Carnage
Wanneer twee jongens van elf jaar ruzie met elkaar krijgen en de een de ander met een stok de tanden eruit slaat, besluiten de ouders Penelope (Jodie Foster) en Michael (John C. Reilly) van het slachtoffertje de ouders Nancy (Kate Winslet) en Alan (Christoph Waltz) van de 'dader' uit te nodigen. Om op een beschaafde manier de situatie te bespreken.
Wat begint als een ogenschijnlijk beleefd gesprek ontaardt binnen de kortste keren in een kinderlijke chaos. Vanaf het begin moet Penelope, een socialiste die een boek over Darfur schrijft, weinig hebben van de onbeleefde Alan, een jurist die om de haverklap aan het telefoneren is. Michael, verkoper van huishoudelijke artikelen, probeert juist de goede orde te handhaven. Maar het is uiteindelijk Nancy, een beleggingsadviseur, die met een kotspartij de boel op z'n kop zet.
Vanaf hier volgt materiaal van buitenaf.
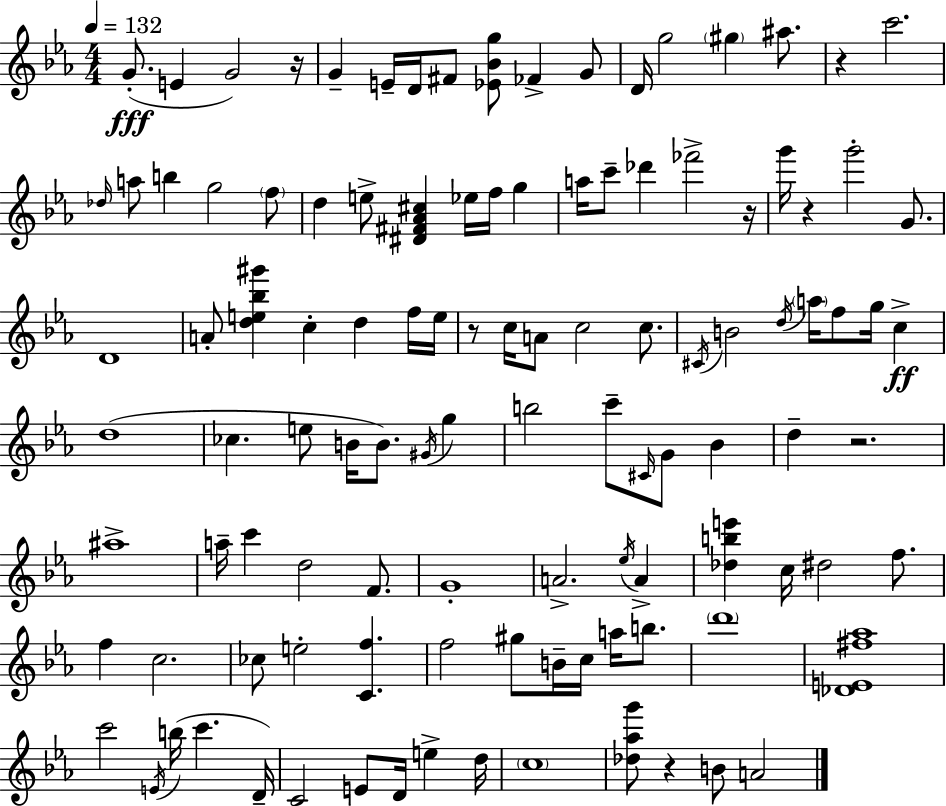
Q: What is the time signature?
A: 4/4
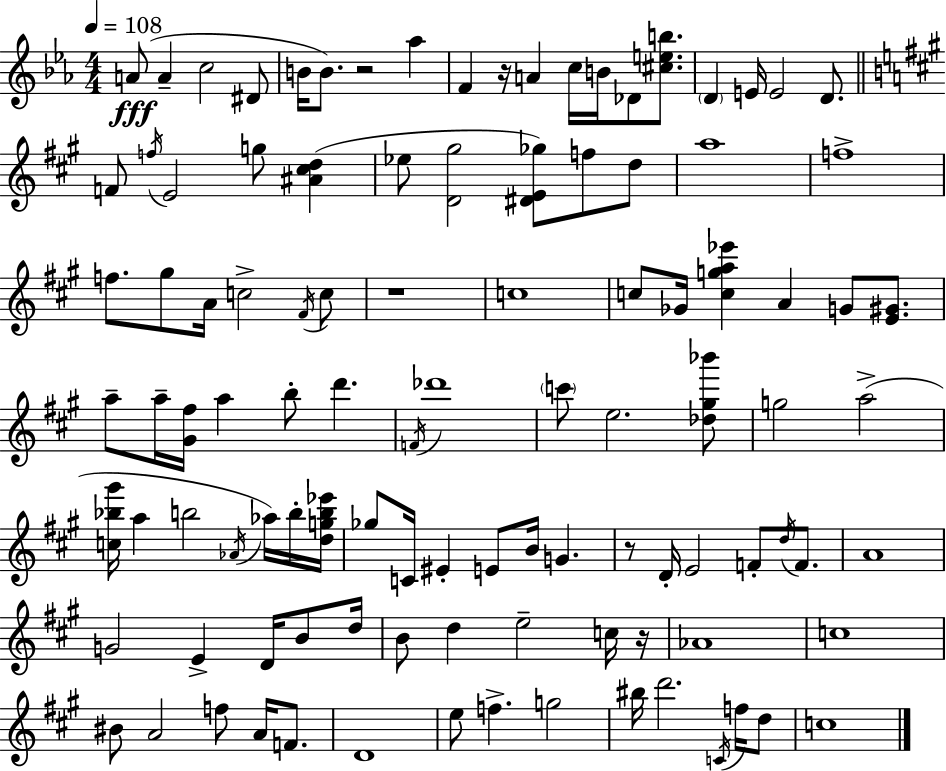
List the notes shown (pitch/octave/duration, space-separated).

A4/e A4/q C5/h D#4/e B4/s B4/e. R/h Ab5/q F4/q R/s A4/q C5/s B4/s Db4/e [C#5,E5,B5]/e. D4/q E4/s E4/h D4/e. F4/e F5/s E4/h G5/e [A#4,C#5,D5]/q Eb5/e [D4,G#5]/h [D#4,E4,Gb5]/e F5/e D5/e A5/w F5/w F5/e. G#5/e A4/s C5/h F#4/s C5/e R/w C5/w C5/e Gb4/s [C5,G5,A5,Eb6]/q A4/q G4/e [E4,G#4]/e. A5/e A5/s [G#4,F#5]/s A5/q B5/e D6/q. F4/s Db6/w C6/e E5/h. [Db5,G#5,Bb6]/e G5/h A5/h [C5,Bb5,G#6]/s A5/q B5/h Ab4/s Ab5/s B5/s [D5,G5,B5,Eb6]/s Gb5/e C4/s EIS4/q E4/e B4/s G4/q. R/e D4/s E4/h F4/e D5/s F4/e. A4/w G4/h E4/q D4/s B4/e D5/s B4/e D5/q E5/h C5/s R/s Ab4/w C5/w BIS4/e A4/h F5/e A4/s F4/e. D4/w E5/e F5/q. G5/h BIS5/s D6/h. C4/s F5/s D5/e C5/w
Gevangen tussen vier muren komen de opgekropte emoties en irritaties naar boven en vliegen de beledigingen en sarcastische opmerkingen in het rond. Christoph Waltz is geweldig als de Amerikaan Alan. Zijn nonchalante, ongeïnteresseerde houding. Zijn telefoongesprekken, die telkens uitmonden in een anticlimax en zijn droge sarcastische opmerkingen zijn aanleiding tot gepaste en ongepaste lachmomenten. Prettig voor de kijker, omdat de langzaam opgebouwde spanning te snijden is. Maar ook de overige drie acteurs zetten voortreffelijke rollen neer.
De film is gebaseerd op het toneelstuk ‘God of Carnage’ van Yasmina Reza die samen met Polanski ook het scenario schreef. In slechts 79 minuten vertelt ‘Carnage’ het verhaal van vier mensen die een psychologisch bloedbad aanrichten. Polanski laat ons opnieuw genieten van een topfilm.